QUOTED TEXT:
Question

A narrow monochromatic beam of light of intensity $I$ is incident on a glass plate as shown in figure. Another identical glass plate is kept close to the first one and parallel to it. Each glass plate reflects $25$% of the light incident on it and transmits the remaining. Find the ratio $\sqrt{\frac{I_{max}}{I_{min}}}$ the interference pattern formed by two beams obtained after one reflection at each plate.

SET TASK 1: From the glass plate problem, quote the part that opens with the words containing "A narrow monochromatic" and closes with "at each plate.".
SET TASK 2: Extend the glass plate problem, picking up right after its final sentence.

[Lines of data]

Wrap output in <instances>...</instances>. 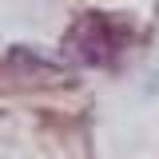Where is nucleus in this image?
I'll list each match as a JSON object with an SVG mask.
<instances>
[{"mask_svg": "<svg viewBox=\"0 0 159 159\" xmlns=\"http://www.w3.org/2000/svg\"><path fill=\"white\" fill-rule=\"evenodd\" d=\"M123 44H127V32L111 16H99V12L80 16L76 28L68 32V48L80 64H111Z\"/></svg>", "mask_w": 159, "mask_h": 159, "instance_id": "obj_1", "label": "nucleus"}]
</instances>
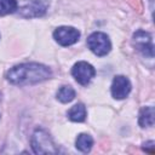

REPLY 1:
A narrow monochromatic beam of light of intensity $I$ is incident on a glass plate as shown in figure. Another identical glass plate is kept close to the first one and parallel to it. Each glass plate reflects $25$% of the light incident on it and transmits the remaining. Find the ratio $\sqrt{\frac{I_{max}}{I_{min}}}$ the interference pattern formed by two beams obtained after one reflection at each plate.

REPLY 2:
Answer 1

If the incident intensity is $I$,

Intensity of ray bc=$\frac{I}{4}$

And intensity of ray bd=$\frac{3I}{4}$

Due to reflection from glass plate 2, intensity of ray de=$\frac{3I}{4}\times \frac{1}{4}=\frac{3I}{16}$

Due to refraction from glass plate 1 again,
Intensity of ray ef=$\frac{3I}{16}\times \frac{3}{4}=\frac{9I}{64}$

Rays bc and ef form the interference pattern.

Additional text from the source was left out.